Retards et chèques en bois

« Ziska fin juillet ma la atann ma paie de juin. Ma la dépose le chèque la banque : troi zour apré, la banque la appelle a moin, pou di a moin lo chèque la, té sans provision. Banna lavé donne amoin un chèque en bois », déclare X…, agent de sécurité, qui a tenu à conserver l’anonymat au cours de son entretien avec "Témoignages". « Ou connaît, ici dans ce lentrepriz là, néna rienk des pères de familles. Nout tout nou néna des emprunts par ici, par laba, i faut nou paye pou lauto, i faut nou paye l’essence, nou néna loyer pou payer, et i faut encore nous néna larzan pou bann marmay i sa va lécol… surtout que la rentrée i sa arriver.
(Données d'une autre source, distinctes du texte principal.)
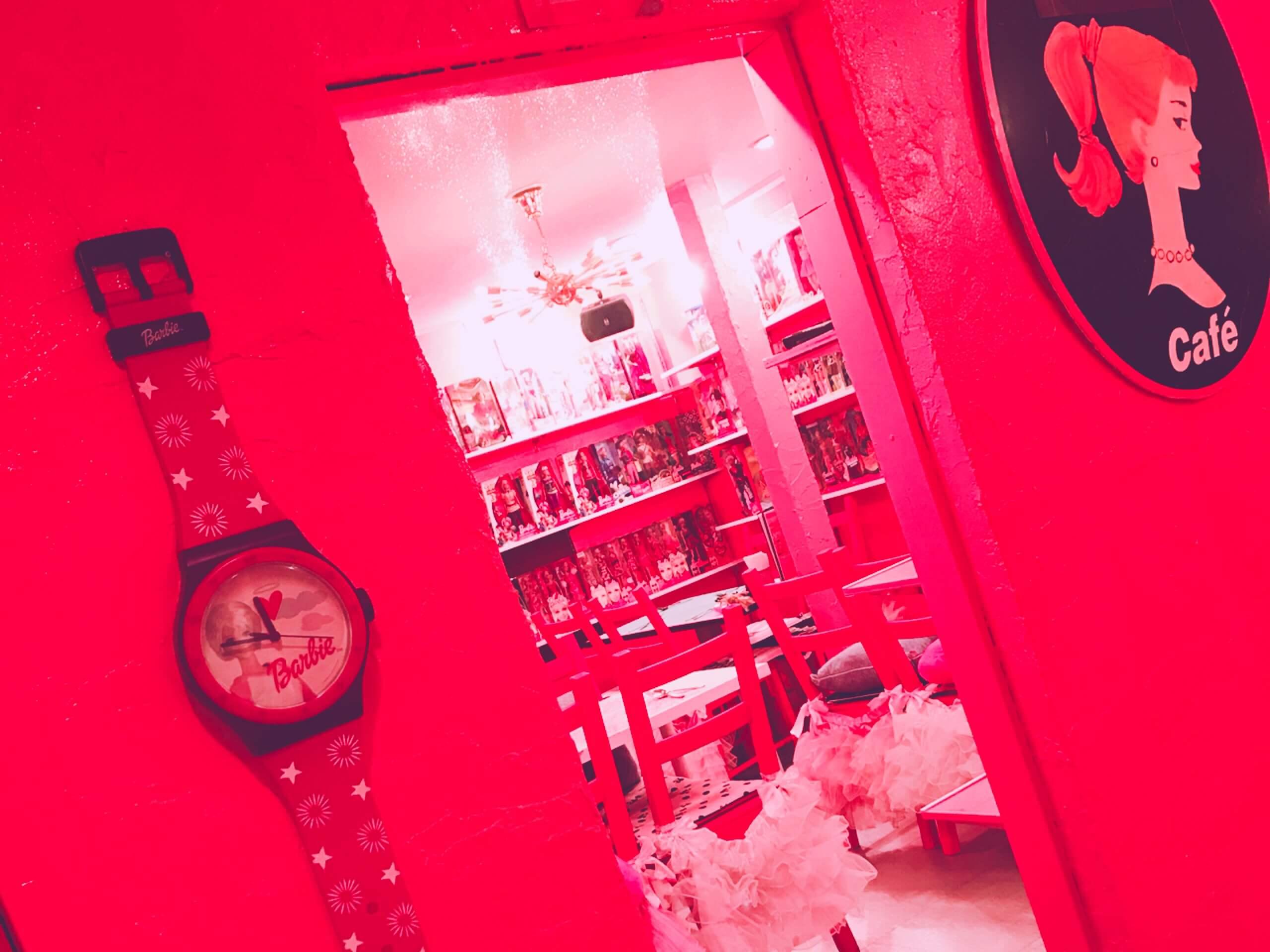 PinkHolidayCafe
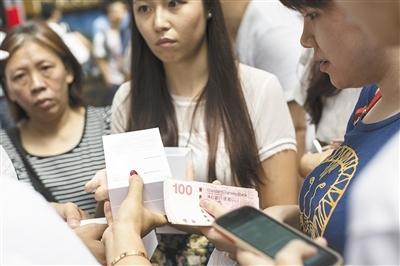 iPhone6中国式商机:工人、黄牛及果粉都很累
Nou la emprunté, emprunté mais là nou koné pi koman ni sa fé ».

Bizarreries comptables

Des salariés payés par chèques : une pratique assez rare pour attirer l’attention.
« D’après le patron », ajoute un autre employé de l’entreprise, lui aussi sous couvert de l’anonymat, « les frais de virement sont trop élevés et se montent à 100 euros ». Pourtant, nous explique-t-il, les chèques seraient délivrés par une société d’affacturage réunionnaise bien connue, liée à la banque qui héberge les comptes d’"Alarme 2.000":prestation considérablement plus coûteuse que les frais de virement bancaire. Selon les déclarations de la direction recueillies hier par notre confrère le "JIR", les problèmes de paye rencontrés par les salariés viendraient d’une simple difficulté temporaire, due à un changement de société de facturation qui tarderait à transférer l’argent des paies, bloqué dans l’Hexagone.

Questions sans réponses

Les employés confirment le changement. « In zour, in cadre la di anou que c’est parsk la société la sanz de banque. Parsk soi-disant, la première banque lavé annule le compte de la société… parske dapré le cadre en question, la banque té pas content akoz dé-trois employés de la société lavé parti aux prud’hommes. Ou gaigne croir ça ou ? ». Une histoire effectivement peu crédible… qui n’explique toujours pas les retards et les chèques sans provisions. Car la société d’affacturage prestataire est une société réunionnaise, liée à une banque réunionnaise. "Alarme 2000" est une entreprise réunionnaise dont l’ensemble des marchés est conclu à La Réunion. Sa comptabilité se situerait-elle en France continentale ? Ce type de montage est assez rare, mais possible en théorie. Pourtant, même dans ce cas, les retards ne devraient pas excéder une durée maximum de 24 ou 48 heures. Pourquoi donc, hier à 15h30, les salariés d’"Alarme 2.000" n’avaient-ils pas encore touché leur chèque ? D’après les employés, la société est une entreprise solide, bien placée sur un marché porteur, où elle a de sérieuses références. Son directeur déclarait lui-même « ne pas connaître de difficultés financières ». Une bonne nouvelle qui n’explique rien et ne sort pas les travailleurs de la galère. Affaire à suivre.

Geoffroy Géraud-Legros

• A plusieurs reprises, "Témoignages" a tenté de joindre la direction de l’entreprise. Sans succès.